Type is one of the most undervalued modern commodities, in my humble. Everybody just sticks with Arial or Times New Roman or (heaven forbid) Comic Sans. They’re missing a lot of fun, considerable pleasure, and much beauty.

That can’t be right

So, the Inland Revenue have finally caught up with the stuff I sent them in November. At least, I think they have – they’re not very explicit about it in the statement I received today. Except that they seem to think they owe me five thousand pounds.

Er… that can’t be right.

No, it really can’t be right, since they seem to have forgotten about a whole slew of other stuff. Like, last year’s tax, which they still haven’t collected.
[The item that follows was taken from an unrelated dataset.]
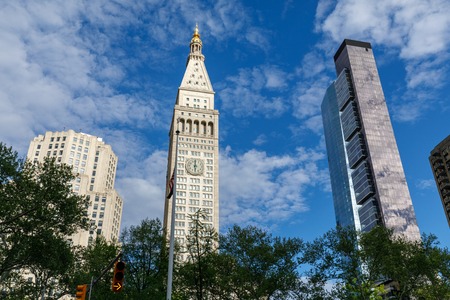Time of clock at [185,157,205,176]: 5:59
So there’s no way I owe them five grand – but it’s beginning to look like I don’t owe them five grand either, which at one point they seemed to think I did.

A dangerous situation. Particularly when (a.) I think I’m about to buy a flat in Glasgow, (b.) the sums suggest I should trade my Mini in for a new one – no, really, and (c.) it’s been pointed out to me today that I’m supposed to be a gadget freak, and that most of the kit I own (camera, palmtop, etc) is more than five years old and therefore hardly convincing in the gizmo stakes.

Damn.

Still, one step closer to getting it all sorted out.

And I thought I did stupid things on TV

Happily, I wasn’t involved in this morning’s This Morning. But it does remind me that the only times I’ve come close to seriously injuring people have been when I’ve employed ‘professionals.’ Even so, I’ve never understood peoples’ animosity to risk assessments. It’s good practice to stop and think and write it all down, not to mention The Law.

Meanwhile, Jules should be out of hospital today (Friday). Rock on, kid.